[QUOTED PASSAGE]:
PCOS: Much More Than a Gynecological Problem




You would be shocked if you knew how many medical practitioners misdiagnose and, in many cases, completely miss this very common problem! In fact, most women suffer for years before they are properly diagnosed and treated.


If you're a woman with cystic ovaries, how do you know if you actually have PCOS??

Does it even matter?


Absolutely, positively yes...and here's why...


PCOS is a complex medical problem affecting far more than female reproduction. Thorough testing must be done to make sure you are not one of the 25% of women who have ovarian cysts without having PCOS.


It is extremely important that the correct diagnosis is established with the proper diagnostic work up. Benign ovarian cysts typically require no treatment. But, PCOS is a complex problem that wreaks havoc on a woman’s hormones and can lead to the development of other diseases and even cancer.



What is PCOS?


Polycystic ovarian Syndrome (PCOS) is the most common hormone imbalance affecting women of reproductive age. In fact, one in every ten women ages 18 to 44 suffer from this condition.


PCOS is the MOST common cause of no ovulation and infertility arising from not ovulating.

While it’s true that PCOS can be inherited as a genetic condition, environmental factors, such as being overweight and eating an unhealthy diet, can increase the risk of developing PCOS.

[DATA SUPPLIED]:
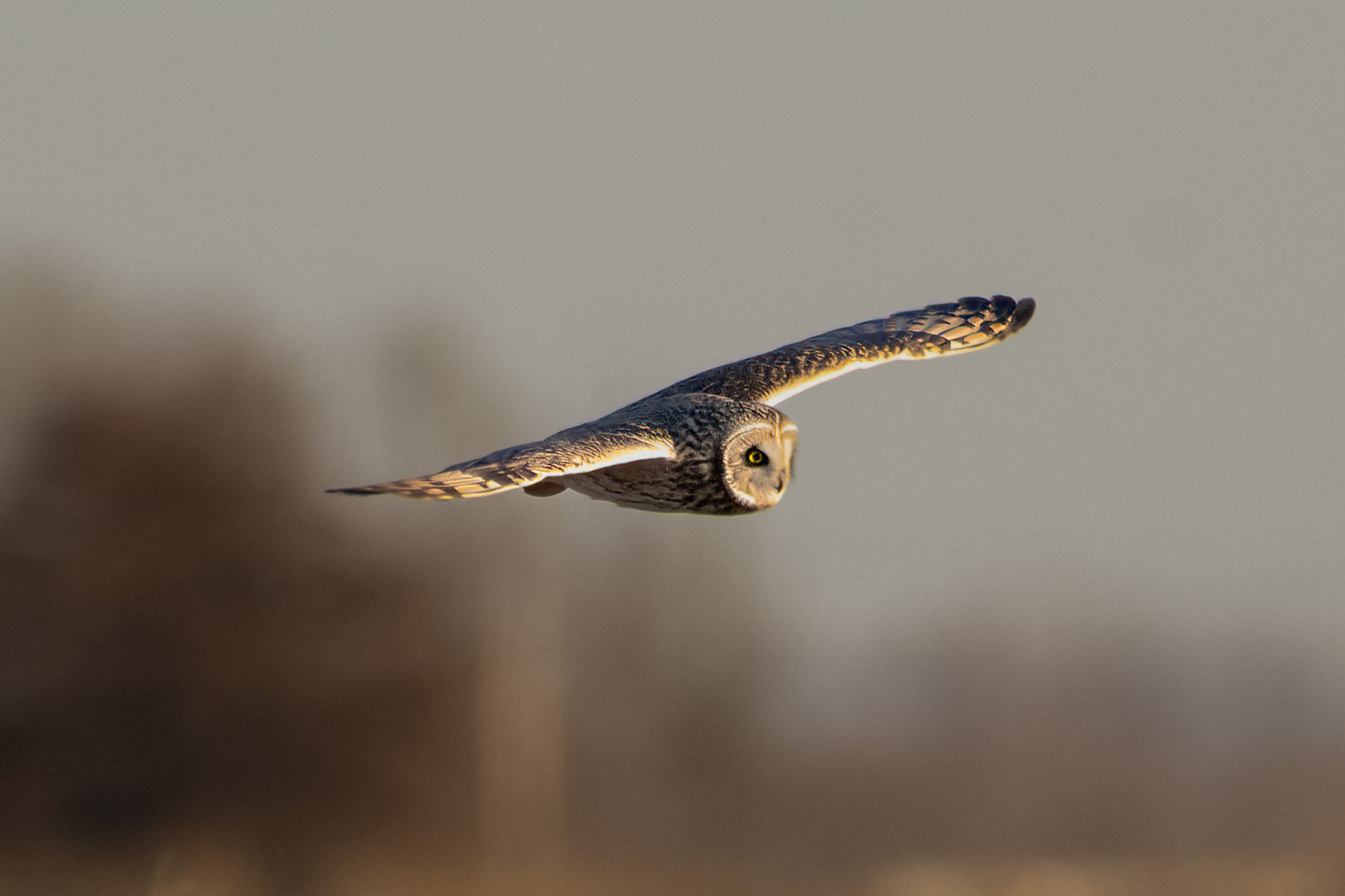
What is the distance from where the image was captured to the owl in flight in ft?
12.4

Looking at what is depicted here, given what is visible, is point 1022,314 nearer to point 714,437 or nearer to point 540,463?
point 714,437

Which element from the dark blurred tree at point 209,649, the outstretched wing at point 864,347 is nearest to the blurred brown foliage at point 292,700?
the dark blurred tree at point 209,649

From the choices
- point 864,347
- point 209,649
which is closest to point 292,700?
point 209,649

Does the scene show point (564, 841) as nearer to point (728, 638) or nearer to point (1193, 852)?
point (728, 638)

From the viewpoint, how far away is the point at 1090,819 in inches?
1254

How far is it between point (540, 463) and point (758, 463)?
1.24m

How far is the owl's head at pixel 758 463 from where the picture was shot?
4625mm

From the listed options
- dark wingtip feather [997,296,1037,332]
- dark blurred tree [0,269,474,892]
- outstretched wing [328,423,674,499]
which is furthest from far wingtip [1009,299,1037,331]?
dark blurred tree [0,269,474,892]

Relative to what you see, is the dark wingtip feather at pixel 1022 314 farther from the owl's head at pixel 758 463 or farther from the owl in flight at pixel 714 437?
the owl's head at pixel 758 463

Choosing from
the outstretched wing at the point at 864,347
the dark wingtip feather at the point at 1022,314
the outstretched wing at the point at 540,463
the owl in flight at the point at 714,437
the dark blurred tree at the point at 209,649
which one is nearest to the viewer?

[WHAT YOU WILL DO]:
**a)** Answer from the PCOS article:
(i) What percentage of women have ovarian cysts without having PCOS?
(ii) How many women ages 18 to 44 have PCOS?
(iii) Which two environmental factors can increase the risk of developing PCOS?
**b)** Carry on the PCOS article, starting after its last sentence.

[ANSWERS BY ITEM]:
**a)**
(i) 25%
(ii) One in every ten
(iii) Being overweight and eating an unhealthy diet

**b)**
it’s crucial women are correctly diagnosed with PCOS (discussed below) because hormonally normal women can have ovarian cysts but also because there are other medical conditions which have some of the features of PCOS but are completely different medical problems (see below).


What are the Symptoms of PCOS?

1. Anovulation. Because women with PCOS do not ovulate, they suffer either from irregular periods or no periods at all. This is the main reason why reproductive women with PCOS have the highest rate of infertility. Since women with PCOS don't ovulate, they don't make progesterone, the body’s natural estrogen balancing hormone. This progesterone estrogen imbalance causes a state of chronic estrogen dominance.


2. Hyperandrogenism. Women with PCOS may also overproduce ‘male hormones’, DHEA and testosterone. Elevations in these hormone levels can lead to physical changes such as excessive facial hair growth, acne, and hair loss. Darkening of the skin under the arms and in the groin areas is also commonly seen, a condition called Acanthosis Nigricans.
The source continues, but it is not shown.